## TRY IT:
I'd like every record written out again, exactly as it is.

********************

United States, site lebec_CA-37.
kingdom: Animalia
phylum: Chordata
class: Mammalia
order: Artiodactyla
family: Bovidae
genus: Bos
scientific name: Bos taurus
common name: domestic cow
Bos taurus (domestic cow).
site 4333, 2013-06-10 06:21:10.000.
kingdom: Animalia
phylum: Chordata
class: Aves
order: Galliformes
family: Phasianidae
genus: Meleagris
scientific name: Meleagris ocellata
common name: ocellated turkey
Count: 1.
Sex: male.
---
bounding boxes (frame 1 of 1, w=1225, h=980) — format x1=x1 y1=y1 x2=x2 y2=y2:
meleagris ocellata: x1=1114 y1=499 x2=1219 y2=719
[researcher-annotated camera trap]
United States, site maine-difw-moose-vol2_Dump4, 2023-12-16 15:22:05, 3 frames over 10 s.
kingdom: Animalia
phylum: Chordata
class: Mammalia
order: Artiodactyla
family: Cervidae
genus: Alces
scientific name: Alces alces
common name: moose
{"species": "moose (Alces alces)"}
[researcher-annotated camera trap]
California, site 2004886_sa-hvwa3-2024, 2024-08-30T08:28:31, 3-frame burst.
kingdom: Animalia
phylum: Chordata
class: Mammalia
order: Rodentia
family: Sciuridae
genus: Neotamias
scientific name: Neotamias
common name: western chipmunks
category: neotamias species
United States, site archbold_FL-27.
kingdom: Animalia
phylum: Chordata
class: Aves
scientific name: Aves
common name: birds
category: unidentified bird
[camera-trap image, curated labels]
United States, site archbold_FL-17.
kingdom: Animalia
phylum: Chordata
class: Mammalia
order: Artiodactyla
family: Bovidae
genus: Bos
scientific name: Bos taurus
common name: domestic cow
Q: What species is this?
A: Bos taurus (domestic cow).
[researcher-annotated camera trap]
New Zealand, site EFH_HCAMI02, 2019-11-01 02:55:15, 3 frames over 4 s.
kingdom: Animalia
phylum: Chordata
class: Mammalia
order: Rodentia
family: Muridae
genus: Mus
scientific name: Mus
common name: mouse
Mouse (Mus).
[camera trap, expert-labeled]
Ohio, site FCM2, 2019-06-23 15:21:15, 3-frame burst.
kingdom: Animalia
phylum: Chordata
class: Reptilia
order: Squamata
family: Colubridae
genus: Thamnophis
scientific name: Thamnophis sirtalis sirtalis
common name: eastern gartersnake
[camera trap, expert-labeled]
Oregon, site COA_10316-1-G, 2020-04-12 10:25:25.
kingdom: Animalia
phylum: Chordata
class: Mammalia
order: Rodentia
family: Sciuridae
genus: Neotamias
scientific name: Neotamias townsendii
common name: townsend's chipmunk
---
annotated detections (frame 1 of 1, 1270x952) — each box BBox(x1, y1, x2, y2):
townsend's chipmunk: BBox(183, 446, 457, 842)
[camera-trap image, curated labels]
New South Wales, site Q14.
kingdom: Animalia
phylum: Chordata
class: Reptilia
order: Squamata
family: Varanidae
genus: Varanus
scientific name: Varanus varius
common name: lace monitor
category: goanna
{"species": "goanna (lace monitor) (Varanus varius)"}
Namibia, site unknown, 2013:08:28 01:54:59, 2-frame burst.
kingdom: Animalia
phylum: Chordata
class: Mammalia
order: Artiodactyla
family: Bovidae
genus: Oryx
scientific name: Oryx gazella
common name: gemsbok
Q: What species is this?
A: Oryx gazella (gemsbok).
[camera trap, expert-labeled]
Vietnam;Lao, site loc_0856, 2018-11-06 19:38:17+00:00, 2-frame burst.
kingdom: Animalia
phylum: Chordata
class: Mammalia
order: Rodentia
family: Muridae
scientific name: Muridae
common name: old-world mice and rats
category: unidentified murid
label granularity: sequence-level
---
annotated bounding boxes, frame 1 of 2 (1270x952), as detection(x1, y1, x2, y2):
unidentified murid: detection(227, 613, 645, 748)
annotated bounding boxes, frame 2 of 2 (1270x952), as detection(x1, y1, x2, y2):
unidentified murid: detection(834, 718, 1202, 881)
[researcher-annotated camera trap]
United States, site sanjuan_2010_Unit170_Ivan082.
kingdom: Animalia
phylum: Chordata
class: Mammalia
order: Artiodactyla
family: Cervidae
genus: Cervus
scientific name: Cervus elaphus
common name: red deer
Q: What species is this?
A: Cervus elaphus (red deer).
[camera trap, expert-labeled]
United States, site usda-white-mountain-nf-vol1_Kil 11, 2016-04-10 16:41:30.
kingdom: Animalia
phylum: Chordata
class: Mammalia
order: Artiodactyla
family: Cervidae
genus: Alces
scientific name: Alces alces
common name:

********************

## EXERCISE RESPONSE:
United States, site lebec_CA-37.
kingdom: Animalia
phylum: Chordata
class: Mammalia
order: Artiodactyla
family: Bovidae
genus: Bos
scientific name: Bos taurus
common name: domestic cow
Bos taurus (domestic cow).
site 4333, 2013-06-10 06:21:10.000.
kingdom: Animalia
phylum: Chordata
class: Aves
order: Galliformes
family: Phasianidae
genus: Meleagris
scientific name: Meleagris ocellata
common name: ocellated turkey
Count: 1.
Sex: male.
---
bounding boxes (frame 1 of 1, w=1225, h=980) — format x1=x1 y1=y1 x2=x2 y2=y2:
meleagris ocellata: x1=1114 y1=499 x2=1219 y2=719
[researcher-annotated camera trap]
United States, site maine-difw-moose-vol2_Dump4, 2023-12-16 15:22:05, 3 frames over 10 s.
kingdom: Animalia
phylum: Chordata
class: Mammalia
order: Artiodactyla
family: Cervidae
genus: Alces
scientific name: Alces alces
common name: moose
{"species": "moose (Alces alces)"}
[researcher-annotated camera trap]
California, site 2004886_sa-hvwa3-2024, 2024-08-30T08:28:31, 3-frame burst.
kingdom: Animalia
phylum: Chordata
class: Mammalia
order: Rodentia
family: Sciuridae
genus: Neotamias
scientific name: Neotamias
common name: western chipmunks
category: neotamias species
United States, site archbold_FL-27.
kingdom: Animalia
phylum: Chordata
class: Aves
scientific name: Aves
common name: birds
category: unidentified bird
[camera-trap image, curated labels]
United States, site archbold_FL-17.
kingdom: Animalia
phylum: Chordata
class: Mammalia
order: Artiodactyla
family: Bovidae
genus: Bos
scientific name: Bos taurus
common name: domestic cow
Q: What species is this?
A: Bos taurus (domestic cow).
[researcher-annotated camera trap]
New Zealand, site EFH_HCAMI02, 2019-11-01 02:55:15, 3 frames over 4 s.
kingdom: Animalia
phylum: Chordata
class: Mammalia
order: Rodentia
family: Muridae
genus: Mus
scientific name: Mus
common name: mouse
Mouse (Mus).
[camera trap, expert-labeled]
Ohio, site FCM2, 2019-06-23 15:21:15, 3-frame burst.
kingdom: Animalia
phylum: Chordata
class: Reptilia
order: Squamata
family: Colubridae
genus: Thamnophis
scientific name: Thamnophis sirtalis sirtalis
common name: eastern gartersnake
[camera trap, expert-labeled]
Oregon, site COA_10316-1-G, 2020-04-12 10:25:25.
kingdom: Animalia
phylum: Chordata
class: Mammalia
order: Rodentia
family: Sciuridae
genus: Neotamias
scientific name: Neotamias townsendii
common name: townsend's chipmunk
---
annotated detections (frame 1 of 1, 1270x952) — each box BBox(x1, y1, x2, y2):
townsend's chipmunk: BBox(183, 446, 457, 842)
[camera-trap image, curated labels]
New South Wales, site Q14.
kingdom: Animalia
phylum: Chordata
class: Reptilia
order: Squamata
family: Varanidae
genus: Varanus
scientific name: Varanus varius
common name: lace monitor
category: goanna
{"species": "goanna (lace monitor) (Varanus varius)"}
Namibia, site unknown, 2013:08:28 01:54:59, 2-frame burst.
kingdom: Animalia
phylum: Chordata
class: Mammalia
order: Artiodactyla
family: Bovidae
genus: Oryx
scientific name: Oryx gazella
common name: gemsbok
Q: What species is this?
A: Oryx gazella (gemsbok).
[camera trap, expert-labeled]
Vietnam;Lao, site loc_0856, 2018-11-06 19:38:17+00:00, 2-frame burst.
kingdom: Animalia
phylum: Chordata
class: Mammalia
order: Rodentia
family: Muridae
scientific name: Muridae
common name: old-world mice and rats
category: unidentified murid
label granularity: sequence-level
---
annotated bounding boxes, frame 1 of 2 (1270x952), as detection(x1, y1, x2, y2):
unidentified murid: detection(227, 613, 645, 748)
annotated bounding boxes, frame 2 of 2 (1270x952), as detection(x1, y1, x2, y2):
unidentified murid: detection(834, 718, 1202, 881)
[researcher-annotated camera trap]
United States, site sanjuan_2010_Unit170_Ivan082.
kingdom: Animalia
phylum: Chordata
class: Mammalia
order: Artiodactyla
family: Cervidae
genus: Cervus
scientific name: Cervus elaphus
common name: red deer
Q: What species is this?
A: Cervus elaphus (red deer).
[camera trap, expert-labeled]
United States, site usda-white-mountain-nf-vol1_Kil 11, 2016-04-10 16:41:30.
kingdom: Animalia
phylum: Chordata
class: Mammalia
order: Artiodactyla
family: Cervidae
genus: Alces
scientific name: Alces alces
common name:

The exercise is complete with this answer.